本文探讨了一个特定的数学问题,即计算凸多边形沿直线滚动时内部指定点的轨迹长度。通过定义多边形的顶点坐标和内部点坐标,利用几何原理和算法,详细阐述了解决方案的步骤,包括半径和旋转角度的计算,最终得出精确的轨迹长度。
Bahiyyah has a convex polygon with n vertices P0, P1, · · · , Pn−1 in the counterclockwiseorder. Two vertices with consecutive(连续的) indexes are adjacent(邻近的), and besides, P0 and Pn−1 are adjacent. She also assigns(指出) a point Q inside the polygon which may appear on the border.
Now, Bahiyyah decides to roll the polygon along a straight line and calculate the length of the trajectory(弹道) (or track) of point Q.
To help clarify, we suppose Pn = P0, Pn+1 = P1 and assume the edge between P0 and P1 is lying on the line at first.
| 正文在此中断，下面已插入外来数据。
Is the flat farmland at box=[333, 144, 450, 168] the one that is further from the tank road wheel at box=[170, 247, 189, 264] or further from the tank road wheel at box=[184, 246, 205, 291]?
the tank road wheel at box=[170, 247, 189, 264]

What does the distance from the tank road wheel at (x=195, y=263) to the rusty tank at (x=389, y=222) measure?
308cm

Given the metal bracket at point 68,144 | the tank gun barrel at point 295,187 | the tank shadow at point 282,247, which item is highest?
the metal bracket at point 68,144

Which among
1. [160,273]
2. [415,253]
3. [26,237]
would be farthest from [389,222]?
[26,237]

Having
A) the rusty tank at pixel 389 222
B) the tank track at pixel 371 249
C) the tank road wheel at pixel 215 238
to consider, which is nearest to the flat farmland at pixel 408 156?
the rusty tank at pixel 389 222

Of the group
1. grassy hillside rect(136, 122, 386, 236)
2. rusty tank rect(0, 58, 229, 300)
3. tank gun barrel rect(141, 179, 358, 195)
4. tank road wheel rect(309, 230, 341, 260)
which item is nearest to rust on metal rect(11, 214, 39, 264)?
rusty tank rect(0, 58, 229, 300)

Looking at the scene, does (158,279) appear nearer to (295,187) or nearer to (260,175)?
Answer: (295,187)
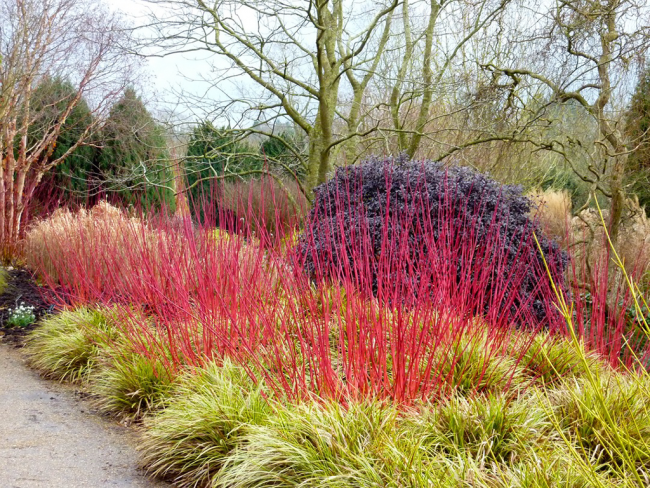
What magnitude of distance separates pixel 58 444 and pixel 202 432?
4.02ft

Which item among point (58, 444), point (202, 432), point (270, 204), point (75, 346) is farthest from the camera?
point (270, 204)

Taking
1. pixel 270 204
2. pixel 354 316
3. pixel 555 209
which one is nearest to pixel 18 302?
pixel 270 204

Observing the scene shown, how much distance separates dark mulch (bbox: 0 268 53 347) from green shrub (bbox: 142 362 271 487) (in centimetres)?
344

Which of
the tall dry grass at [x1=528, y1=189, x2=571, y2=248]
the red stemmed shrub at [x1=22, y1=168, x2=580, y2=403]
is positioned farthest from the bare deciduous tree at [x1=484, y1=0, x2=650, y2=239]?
the tall dry grass at [x1=528, y1=189, x2=571, y2=248]

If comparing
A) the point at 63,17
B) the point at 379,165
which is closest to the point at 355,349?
the point at 379,165

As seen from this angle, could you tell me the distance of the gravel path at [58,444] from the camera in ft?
11.0

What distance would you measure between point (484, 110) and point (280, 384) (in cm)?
551

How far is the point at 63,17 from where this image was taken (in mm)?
9391

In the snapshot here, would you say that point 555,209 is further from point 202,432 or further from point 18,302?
point 202,432

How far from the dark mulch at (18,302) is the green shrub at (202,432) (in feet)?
11.3

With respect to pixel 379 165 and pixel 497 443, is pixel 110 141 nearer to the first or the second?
pixel 379 165

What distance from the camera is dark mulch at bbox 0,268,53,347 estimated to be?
21.4ft

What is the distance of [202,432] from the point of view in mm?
3295

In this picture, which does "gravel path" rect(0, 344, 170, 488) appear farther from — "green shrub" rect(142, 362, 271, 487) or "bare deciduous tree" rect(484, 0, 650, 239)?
"bare deciduous tree" rect(484, 0, 650, 239)
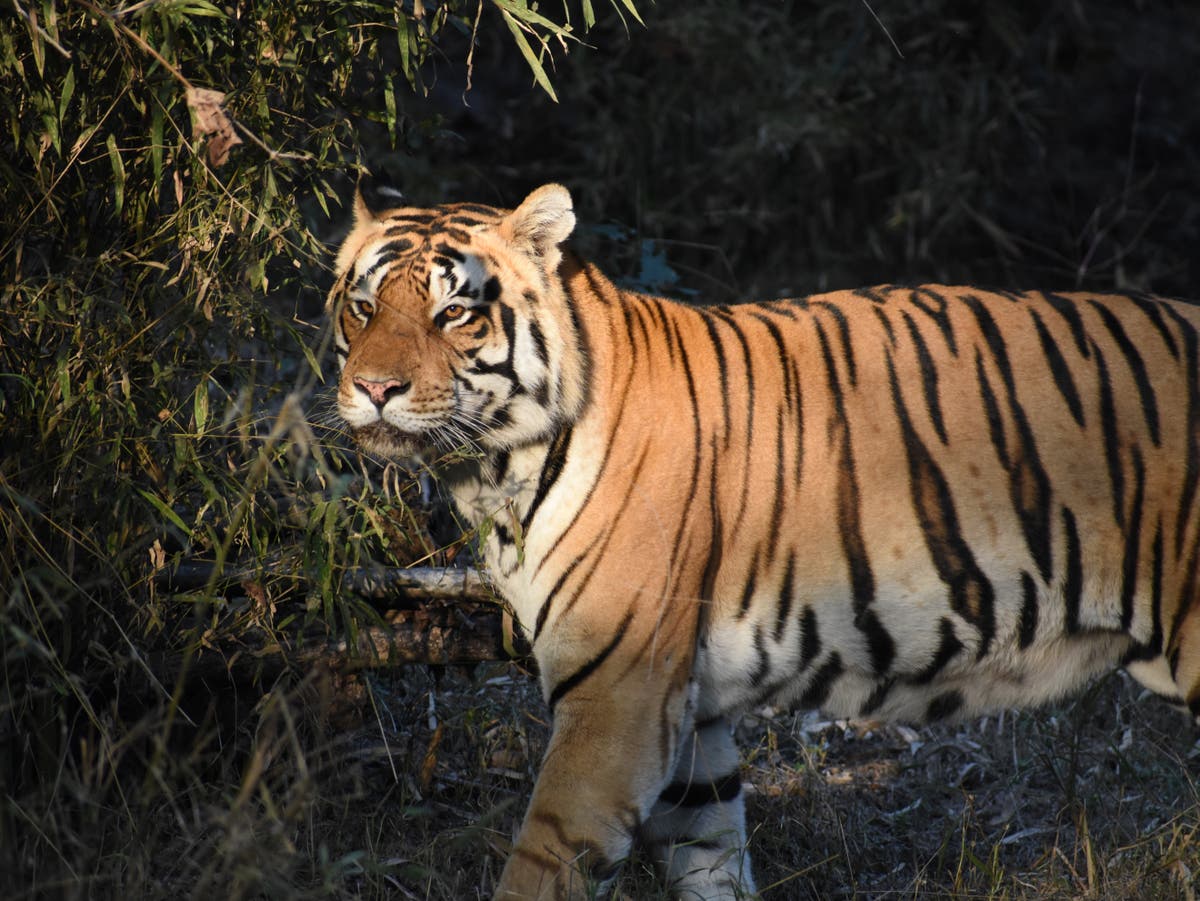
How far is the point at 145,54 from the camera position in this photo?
307cm

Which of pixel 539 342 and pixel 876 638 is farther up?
pixel 539 342

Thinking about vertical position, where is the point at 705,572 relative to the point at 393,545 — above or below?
above

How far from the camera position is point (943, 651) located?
3.12 m

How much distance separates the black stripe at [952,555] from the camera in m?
3.09

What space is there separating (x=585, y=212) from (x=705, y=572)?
413 cm

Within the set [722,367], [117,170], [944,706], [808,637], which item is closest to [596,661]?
[808,637]

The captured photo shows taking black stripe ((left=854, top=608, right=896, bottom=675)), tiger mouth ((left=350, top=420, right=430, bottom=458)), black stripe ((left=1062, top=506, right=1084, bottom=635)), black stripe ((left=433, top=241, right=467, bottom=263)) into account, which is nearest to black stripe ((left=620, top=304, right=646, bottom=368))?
black stripe ((left=433, top=241, right=467, bottom=263))

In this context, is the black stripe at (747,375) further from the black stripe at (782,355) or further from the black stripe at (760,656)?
the black stripe at (760,656)

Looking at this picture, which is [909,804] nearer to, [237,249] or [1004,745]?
[1004,745]

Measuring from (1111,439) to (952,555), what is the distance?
44 cm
At that point when the edge between Pi−1 and Pi lies on the line, Bahiyyah rolls the polygon forward rotating(旋转) the polygon along the vertex Pi until the next edge (which is between Pi and Pi+1) meets the line. She will stop the rolling when the edge between Pn and Pn+1 (which is same as the edge between P0 and P1) meets the line again.
Input
The input contains several test cases, and the first line is a positive integer T indicating the number of test cases which is up to 50.
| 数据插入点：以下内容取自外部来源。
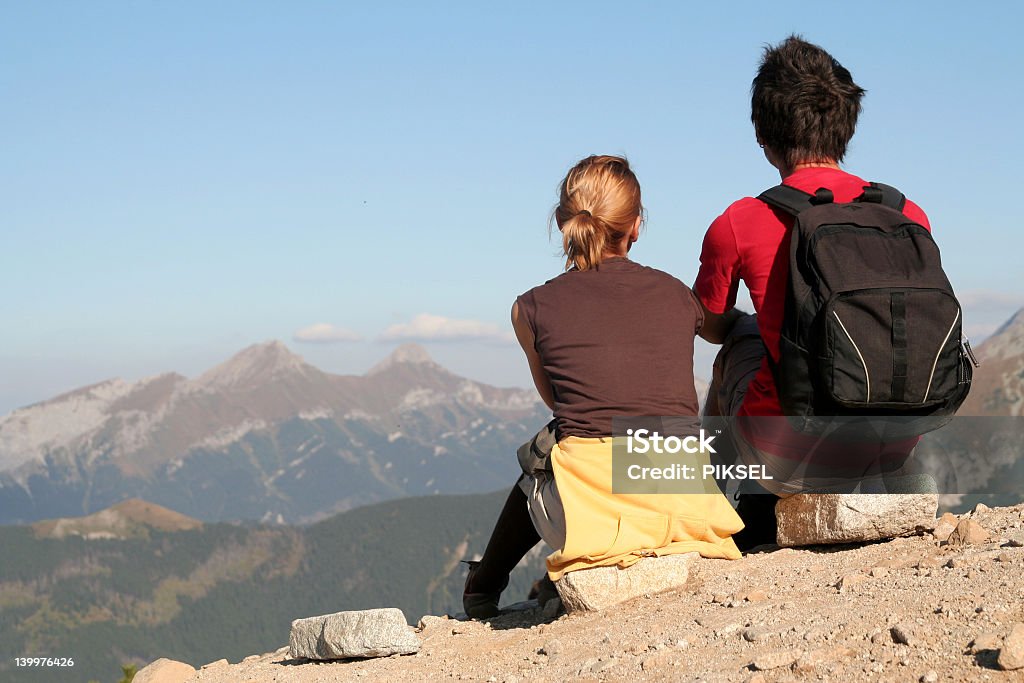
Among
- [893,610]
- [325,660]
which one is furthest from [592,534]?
[325,660]

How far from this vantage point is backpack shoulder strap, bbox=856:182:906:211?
646 cm

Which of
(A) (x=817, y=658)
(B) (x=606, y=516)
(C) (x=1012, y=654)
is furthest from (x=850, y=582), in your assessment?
(C) (x=1012, y=654)

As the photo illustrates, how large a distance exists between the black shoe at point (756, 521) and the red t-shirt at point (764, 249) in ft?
4.41

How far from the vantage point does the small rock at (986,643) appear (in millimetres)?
4636

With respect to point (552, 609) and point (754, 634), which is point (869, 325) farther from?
point (552, 609)

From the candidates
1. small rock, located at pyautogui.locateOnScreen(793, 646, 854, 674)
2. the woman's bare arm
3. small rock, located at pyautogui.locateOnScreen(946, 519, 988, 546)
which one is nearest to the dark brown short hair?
the woman's bare arm

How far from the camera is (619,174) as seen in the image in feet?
21.9

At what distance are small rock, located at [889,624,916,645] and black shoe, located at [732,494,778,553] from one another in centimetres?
278

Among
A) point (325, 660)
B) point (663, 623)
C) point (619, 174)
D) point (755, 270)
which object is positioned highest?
point (619, 174)

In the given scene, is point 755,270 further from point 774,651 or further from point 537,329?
point 774,651

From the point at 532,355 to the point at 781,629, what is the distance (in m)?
2.36

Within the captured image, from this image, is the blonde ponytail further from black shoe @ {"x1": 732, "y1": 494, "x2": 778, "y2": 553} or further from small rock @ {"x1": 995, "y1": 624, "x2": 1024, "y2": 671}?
small rock @ {"x1": 995, "y1": 624, "x2": 1024, "y2": 671}

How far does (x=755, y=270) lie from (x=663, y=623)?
2.23 m

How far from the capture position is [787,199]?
6500mm
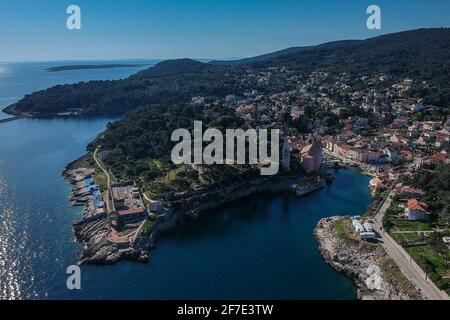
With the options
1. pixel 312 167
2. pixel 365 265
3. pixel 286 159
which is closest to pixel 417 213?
pixel 365 265

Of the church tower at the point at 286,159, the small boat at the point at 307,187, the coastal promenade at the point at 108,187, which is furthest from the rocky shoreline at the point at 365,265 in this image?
the coastal promenade at the point at 108,187

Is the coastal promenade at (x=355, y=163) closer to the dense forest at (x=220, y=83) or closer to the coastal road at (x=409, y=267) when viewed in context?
the coastal road at (x=409, y=267)

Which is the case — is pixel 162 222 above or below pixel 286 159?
below

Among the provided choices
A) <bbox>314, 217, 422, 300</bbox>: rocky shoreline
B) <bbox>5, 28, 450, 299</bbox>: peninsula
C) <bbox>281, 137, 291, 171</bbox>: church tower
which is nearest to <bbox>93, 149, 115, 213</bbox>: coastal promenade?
<bbox>5, 28, 450, 299</bbox>: peninsula

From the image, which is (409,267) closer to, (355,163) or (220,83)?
(355,163)

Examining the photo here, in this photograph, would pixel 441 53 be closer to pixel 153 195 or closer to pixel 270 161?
pixel 270 161
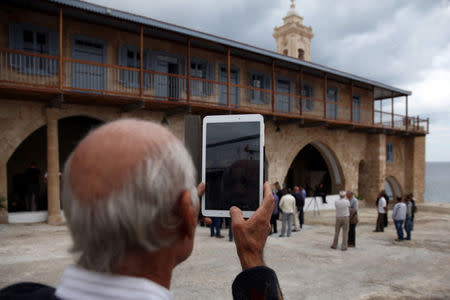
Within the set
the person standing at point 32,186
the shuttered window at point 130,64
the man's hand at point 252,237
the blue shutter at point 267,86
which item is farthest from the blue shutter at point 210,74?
the man's hand at point 252,237

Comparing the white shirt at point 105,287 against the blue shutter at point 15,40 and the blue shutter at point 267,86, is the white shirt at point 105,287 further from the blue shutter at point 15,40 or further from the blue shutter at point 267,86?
the blue shutter at point 267,86

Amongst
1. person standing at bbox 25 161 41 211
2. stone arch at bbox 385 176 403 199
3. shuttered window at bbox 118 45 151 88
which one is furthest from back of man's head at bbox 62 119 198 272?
stone arch at bbox 385 176 403 199

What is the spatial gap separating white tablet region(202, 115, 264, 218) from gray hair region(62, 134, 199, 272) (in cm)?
104

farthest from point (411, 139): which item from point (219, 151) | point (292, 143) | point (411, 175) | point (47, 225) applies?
point (219, 151)

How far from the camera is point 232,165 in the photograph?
192cm

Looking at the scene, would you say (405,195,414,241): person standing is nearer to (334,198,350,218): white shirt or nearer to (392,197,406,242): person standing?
(392,197,406,242): person standing

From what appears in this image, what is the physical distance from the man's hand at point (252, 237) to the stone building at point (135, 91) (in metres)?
6.79

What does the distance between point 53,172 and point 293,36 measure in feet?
98.8

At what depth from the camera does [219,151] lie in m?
1.94

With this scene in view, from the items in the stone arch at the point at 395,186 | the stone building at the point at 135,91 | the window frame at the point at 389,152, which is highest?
the stone building at the point at 135,91

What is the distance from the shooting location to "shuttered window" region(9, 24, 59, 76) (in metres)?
10.4

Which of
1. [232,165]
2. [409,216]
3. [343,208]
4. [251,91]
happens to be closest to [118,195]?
[232,165]

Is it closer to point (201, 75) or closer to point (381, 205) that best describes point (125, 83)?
point (201, 75)

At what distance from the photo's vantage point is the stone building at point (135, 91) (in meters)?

For each test case, the first line contains an integer n (3 ≤ n ≤ 50) indicating the number of vertices of the given convex polygon. Following n lines describe vertices of the polygon in the counterclockwise order. The i-th line of them contains two integers xi−1 and yi−1, which are the coordinates of point Pi−1. The last line contains two integers xQ and yQ, which are the coordinates of point Q.
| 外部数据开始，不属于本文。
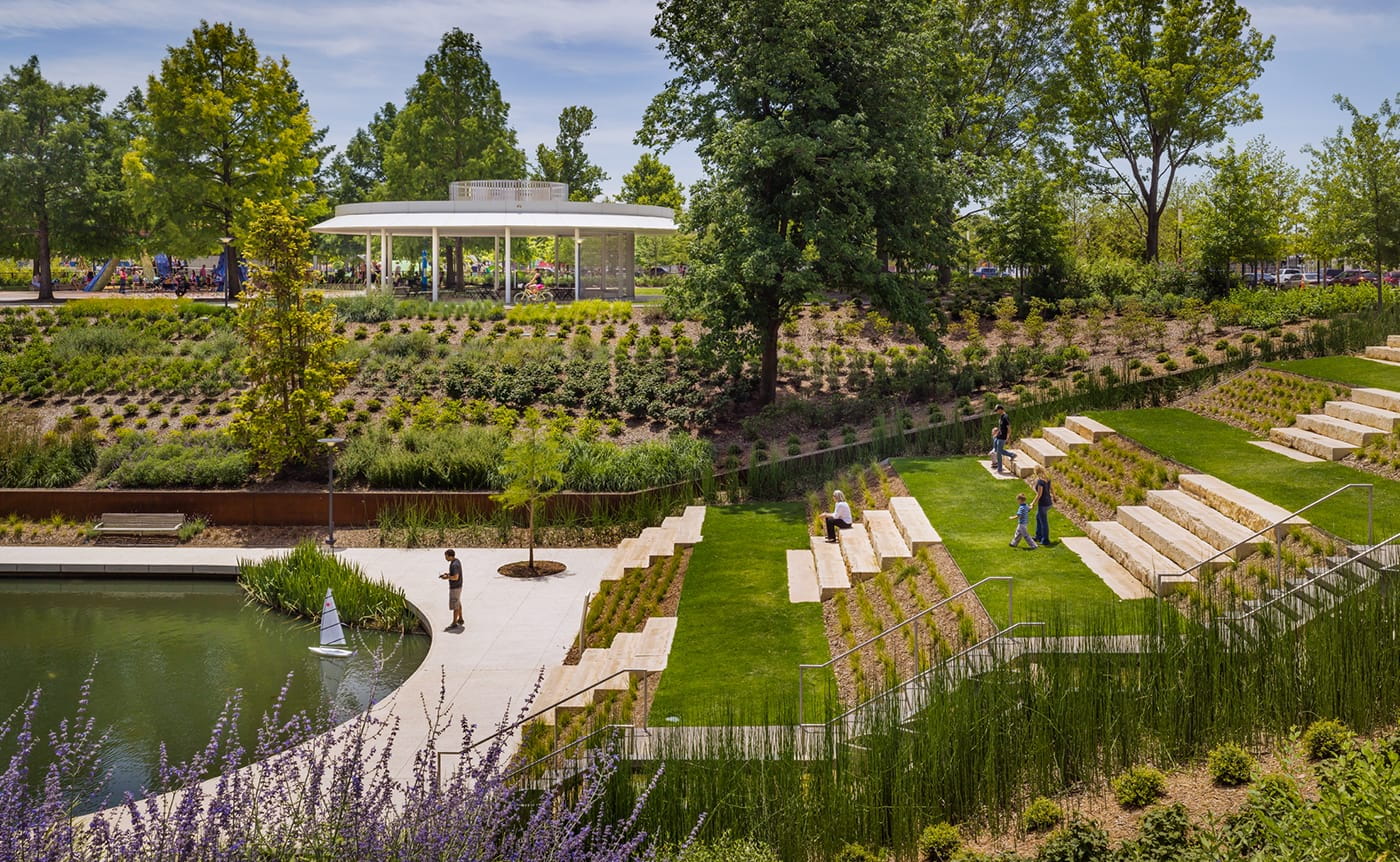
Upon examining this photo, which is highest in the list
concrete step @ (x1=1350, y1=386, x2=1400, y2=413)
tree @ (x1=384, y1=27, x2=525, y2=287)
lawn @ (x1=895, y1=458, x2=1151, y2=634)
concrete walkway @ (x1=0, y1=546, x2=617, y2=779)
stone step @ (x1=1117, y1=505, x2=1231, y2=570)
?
tree @ (x1=384, y1=27, x2=525, y2=287)

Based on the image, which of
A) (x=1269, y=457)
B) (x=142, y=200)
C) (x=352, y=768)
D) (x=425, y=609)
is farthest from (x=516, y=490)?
(x=142, y=200)

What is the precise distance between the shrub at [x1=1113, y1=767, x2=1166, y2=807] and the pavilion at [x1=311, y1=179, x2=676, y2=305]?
94.7 ft

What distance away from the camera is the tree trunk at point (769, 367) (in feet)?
83.1

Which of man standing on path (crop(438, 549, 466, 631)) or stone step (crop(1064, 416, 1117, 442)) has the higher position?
stone step (crop(1064, 416, 1117, 442))

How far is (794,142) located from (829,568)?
1039cm

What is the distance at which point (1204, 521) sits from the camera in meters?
12.4

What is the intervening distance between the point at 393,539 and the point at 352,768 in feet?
48.3

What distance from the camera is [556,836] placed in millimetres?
6027

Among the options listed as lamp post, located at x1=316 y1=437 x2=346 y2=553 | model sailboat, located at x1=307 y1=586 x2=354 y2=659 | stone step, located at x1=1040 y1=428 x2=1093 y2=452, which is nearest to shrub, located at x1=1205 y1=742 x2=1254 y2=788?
model sailboat, located at x1=307 y1=586 x2=354 y2=659

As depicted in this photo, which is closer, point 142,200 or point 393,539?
point 393,539

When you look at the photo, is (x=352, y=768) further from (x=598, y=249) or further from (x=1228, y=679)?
(x=598, y=249)

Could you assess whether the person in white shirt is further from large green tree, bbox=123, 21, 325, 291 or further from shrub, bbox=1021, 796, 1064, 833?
large green tree, bbox=123, 21, 325, 291

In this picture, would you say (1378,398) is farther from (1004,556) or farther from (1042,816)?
(1042,816)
We guarantee that all coordinates are in the range of −103 to 103, and point Q is located inside the polygon or lies on its border.
Output
For each test case, output a line containing Case #x: y, where x is the test case number starting from 1, and y is the length of the trajectory of the point Q rounded to 3 places. We guarantee that 4-th place after the decimal point in the precise answer would not be 4 or 5.
题目理解
题目描述很短,大意是现在有一个n边的凸多边形,给你这个多边形所有顶点的坐标。然后再给你多边形内一个点的坐标,接着滚动这个多边形一周,需要我们计算出目标点移动轨迹的长度。为了更好理解,题目第三段详细说明了如何滚动:假设P0为初始点,那么在P0和P1之间有一条边1,在P1和P2之间有一条边2,连接P0和P2也有一条边3,每次都沿着一条边滚动,且第一次都是沿着边1滚。如何停止呢?就是当滚动的边再一次是边1时就停止。可以认为最后是Pn和Pn+1之间的边,即Pn=P0,Pn+1=P1。
解题思路
观察多边形和目标点滚动的方式和轨迹,可以知道每次滚动所形成的轨迹是一段弧长,那么为了求出此弧长则需要知道此弧长所在圆的半径和旋转的角度。对于半径,首先确定圆心即使滚动角的顶点(滚动角就是Pi、Pi+1和Pi+2所形成的夹角,那么滚动角顶点则是P1),而目标点则是圆边上的一点,那么半径= 滚动角顶点(v[i+1])到目标点(tv)的距离 = sqrt(pow(tv.x-ver[i+1].x,2)+pow(tv.y-ver[i+1].y,2));对于旋转角度就是180°减去滚动角的角度,三点坐标有了,Pi和Pi+1之间边a,那么就用余弦定理(复习下:cosx = (a^2 + b^2 - c^2)/(2ab))。旋转角度= 180°-滚动角° = π-acos((a*a+b*b-c*c)/(2*a*b)) ,(注:Pi和Pi+1之间边a,Pi+1和Pi+2之间边b,Pi和Pi+2之间边c);最后求弧长 = 半径 * 旋转角度即可。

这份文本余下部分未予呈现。